Full details of how the course runs can be found in the paper Designing for Real People: Teaching Agility through User-Centric Service Design recently published at the International Conference on Software Engineering.
Here we will summarise some of our key points:
• At the scale of a university project, requiring teams to perform some of the ceremonies associated with common agile methods can feel like overhead to students. This can give the impression that agile methods get in the way of delivering a software project, rather than helping.
• Assessment based around process and ceremony may be easy for educators to implement, but it can send the wrong message, and can lead to students completing certain rituals just to tick a box, rather than helping and encouraging them to deliver better software.
• We changed our assessment structure to focus on whether improvements to the software are delivered iteratively and, crucially, how the product has evolved in response to feedback gathered from real users.

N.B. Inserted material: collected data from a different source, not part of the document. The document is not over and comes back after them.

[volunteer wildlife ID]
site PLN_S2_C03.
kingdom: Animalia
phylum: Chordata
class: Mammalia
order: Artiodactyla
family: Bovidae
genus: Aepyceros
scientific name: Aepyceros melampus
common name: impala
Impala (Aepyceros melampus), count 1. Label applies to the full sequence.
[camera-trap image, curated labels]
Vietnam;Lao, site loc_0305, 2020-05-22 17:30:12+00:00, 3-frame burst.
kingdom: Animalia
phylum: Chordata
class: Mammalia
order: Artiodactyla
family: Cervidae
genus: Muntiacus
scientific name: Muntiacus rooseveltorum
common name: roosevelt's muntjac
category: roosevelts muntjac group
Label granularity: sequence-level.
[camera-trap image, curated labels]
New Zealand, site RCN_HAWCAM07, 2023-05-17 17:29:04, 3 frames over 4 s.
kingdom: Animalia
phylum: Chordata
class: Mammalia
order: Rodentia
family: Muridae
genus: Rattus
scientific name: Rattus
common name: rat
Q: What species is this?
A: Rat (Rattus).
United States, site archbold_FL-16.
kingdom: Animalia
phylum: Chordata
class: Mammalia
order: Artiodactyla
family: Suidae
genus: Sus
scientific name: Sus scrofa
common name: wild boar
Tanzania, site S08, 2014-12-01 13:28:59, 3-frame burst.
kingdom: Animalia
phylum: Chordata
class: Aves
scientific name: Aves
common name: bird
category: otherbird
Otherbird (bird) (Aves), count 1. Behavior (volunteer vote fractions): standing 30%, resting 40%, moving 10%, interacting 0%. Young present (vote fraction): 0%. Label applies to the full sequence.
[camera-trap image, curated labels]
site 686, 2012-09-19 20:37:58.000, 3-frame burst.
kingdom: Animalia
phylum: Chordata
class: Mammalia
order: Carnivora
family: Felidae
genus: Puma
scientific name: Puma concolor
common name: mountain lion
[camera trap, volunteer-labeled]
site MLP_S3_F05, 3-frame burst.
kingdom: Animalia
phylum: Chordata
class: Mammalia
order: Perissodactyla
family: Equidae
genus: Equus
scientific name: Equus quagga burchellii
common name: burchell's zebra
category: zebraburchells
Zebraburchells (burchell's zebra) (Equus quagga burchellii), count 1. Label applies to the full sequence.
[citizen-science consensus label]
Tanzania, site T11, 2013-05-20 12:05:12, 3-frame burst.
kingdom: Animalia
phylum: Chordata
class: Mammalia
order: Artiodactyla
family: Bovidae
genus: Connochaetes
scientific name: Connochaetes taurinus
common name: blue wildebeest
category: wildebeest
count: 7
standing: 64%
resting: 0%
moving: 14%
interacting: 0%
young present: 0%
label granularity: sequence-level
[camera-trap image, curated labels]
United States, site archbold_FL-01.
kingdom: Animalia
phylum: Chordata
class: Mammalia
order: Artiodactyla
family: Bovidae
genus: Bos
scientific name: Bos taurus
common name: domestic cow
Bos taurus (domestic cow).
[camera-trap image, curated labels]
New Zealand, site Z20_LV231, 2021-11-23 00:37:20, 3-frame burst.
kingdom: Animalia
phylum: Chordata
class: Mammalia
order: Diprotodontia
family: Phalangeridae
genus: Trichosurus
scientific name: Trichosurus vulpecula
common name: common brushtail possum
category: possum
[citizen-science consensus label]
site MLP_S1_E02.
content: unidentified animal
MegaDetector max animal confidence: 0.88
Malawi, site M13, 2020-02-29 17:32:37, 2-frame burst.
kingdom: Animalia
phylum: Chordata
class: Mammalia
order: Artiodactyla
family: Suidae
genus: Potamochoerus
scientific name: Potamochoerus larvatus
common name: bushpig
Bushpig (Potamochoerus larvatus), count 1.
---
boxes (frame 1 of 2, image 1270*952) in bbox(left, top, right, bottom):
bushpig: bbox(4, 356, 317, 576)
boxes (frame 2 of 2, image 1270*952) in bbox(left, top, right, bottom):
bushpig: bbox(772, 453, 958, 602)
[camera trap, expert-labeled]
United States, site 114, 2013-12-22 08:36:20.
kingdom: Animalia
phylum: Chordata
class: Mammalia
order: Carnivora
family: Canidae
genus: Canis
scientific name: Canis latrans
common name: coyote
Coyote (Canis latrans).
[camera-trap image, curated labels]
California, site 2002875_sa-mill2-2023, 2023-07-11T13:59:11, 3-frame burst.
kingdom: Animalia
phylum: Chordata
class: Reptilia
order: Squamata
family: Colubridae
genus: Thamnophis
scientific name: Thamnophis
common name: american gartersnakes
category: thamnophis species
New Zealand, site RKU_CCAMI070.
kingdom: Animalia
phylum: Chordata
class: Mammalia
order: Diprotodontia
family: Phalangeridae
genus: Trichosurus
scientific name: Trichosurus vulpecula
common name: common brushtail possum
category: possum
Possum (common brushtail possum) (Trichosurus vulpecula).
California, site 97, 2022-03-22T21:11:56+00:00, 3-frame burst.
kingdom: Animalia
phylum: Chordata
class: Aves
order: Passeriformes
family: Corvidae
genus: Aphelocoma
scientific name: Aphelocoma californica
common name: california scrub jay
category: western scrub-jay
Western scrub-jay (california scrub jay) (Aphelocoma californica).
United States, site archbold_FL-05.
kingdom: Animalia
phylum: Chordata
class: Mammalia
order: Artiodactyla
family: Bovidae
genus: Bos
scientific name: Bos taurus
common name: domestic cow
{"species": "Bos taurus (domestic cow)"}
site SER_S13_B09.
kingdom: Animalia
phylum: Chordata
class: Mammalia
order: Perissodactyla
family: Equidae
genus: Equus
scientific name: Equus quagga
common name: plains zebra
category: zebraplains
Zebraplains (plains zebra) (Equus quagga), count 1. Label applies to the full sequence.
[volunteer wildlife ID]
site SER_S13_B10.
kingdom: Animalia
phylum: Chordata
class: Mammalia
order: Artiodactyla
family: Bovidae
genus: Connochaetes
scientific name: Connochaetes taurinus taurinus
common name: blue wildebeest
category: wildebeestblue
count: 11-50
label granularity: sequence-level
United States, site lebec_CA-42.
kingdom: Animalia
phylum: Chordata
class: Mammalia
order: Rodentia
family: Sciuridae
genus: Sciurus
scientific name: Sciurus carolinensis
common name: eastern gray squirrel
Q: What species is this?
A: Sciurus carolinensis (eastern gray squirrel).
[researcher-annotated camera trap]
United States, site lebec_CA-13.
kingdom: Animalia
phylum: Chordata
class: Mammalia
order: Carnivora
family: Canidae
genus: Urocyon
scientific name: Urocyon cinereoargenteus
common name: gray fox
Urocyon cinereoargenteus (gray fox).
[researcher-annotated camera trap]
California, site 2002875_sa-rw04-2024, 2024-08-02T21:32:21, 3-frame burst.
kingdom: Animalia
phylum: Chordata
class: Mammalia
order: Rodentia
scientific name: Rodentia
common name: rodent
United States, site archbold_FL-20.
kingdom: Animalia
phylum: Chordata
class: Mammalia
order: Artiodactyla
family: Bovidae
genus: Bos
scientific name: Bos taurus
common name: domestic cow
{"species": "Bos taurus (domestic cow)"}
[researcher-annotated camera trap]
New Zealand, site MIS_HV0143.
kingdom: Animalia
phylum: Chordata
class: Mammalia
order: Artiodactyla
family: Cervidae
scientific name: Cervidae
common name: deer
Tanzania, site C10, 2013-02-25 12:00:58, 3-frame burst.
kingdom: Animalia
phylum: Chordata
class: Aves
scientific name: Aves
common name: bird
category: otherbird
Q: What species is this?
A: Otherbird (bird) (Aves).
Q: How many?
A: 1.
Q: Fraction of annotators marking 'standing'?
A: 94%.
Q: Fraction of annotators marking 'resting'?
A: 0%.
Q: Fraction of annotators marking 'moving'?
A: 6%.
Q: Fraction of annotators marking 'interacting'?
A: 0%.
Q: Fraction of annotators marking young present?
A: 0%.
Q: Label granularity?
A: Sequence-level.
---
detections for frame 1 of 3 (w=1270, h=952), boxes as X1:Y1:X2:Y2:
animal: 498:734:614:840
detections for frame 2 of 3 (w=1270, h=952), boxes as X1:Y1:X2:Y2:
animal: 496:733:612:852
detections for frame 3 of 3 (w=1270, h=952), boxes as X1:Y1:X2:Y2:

• At the end of each iteration we ask students for a set of video clips showing feedback sessions with their target end users. To produce these clips, they need a deployed, integrated, version of their software with new user needs addressed. We use the need to show feedback as a forcing function for the rest of the agile process. We don’t make practices and ceremonies themselves necessary to pass the assessment — we just recommend whatever seems useful to help the students deliver.
• We have found that collaboration between Software Engineers and experts in Service Design helped to focus students on meeting user needs, rather than pure technical achievement, but computer scientists naturally like their technology. Paired tutoring, where experts from both disciplines work together as equal partners, helped us to ensure that students paid equal respect to both the enabling technology and user needs.
Overall we are pleased with how this project has changed students’ focus, and allowed them to see the effects of iterating on a product in response to user feedback in order to maximise the value of what they deliver, and the impact that they can create in solving a problem.
Throughout the project students experience working in an agile way, but we don’t talk about named practices, or enforce elements of process. Our aim is to teach the principles of agility, rather than Agile™.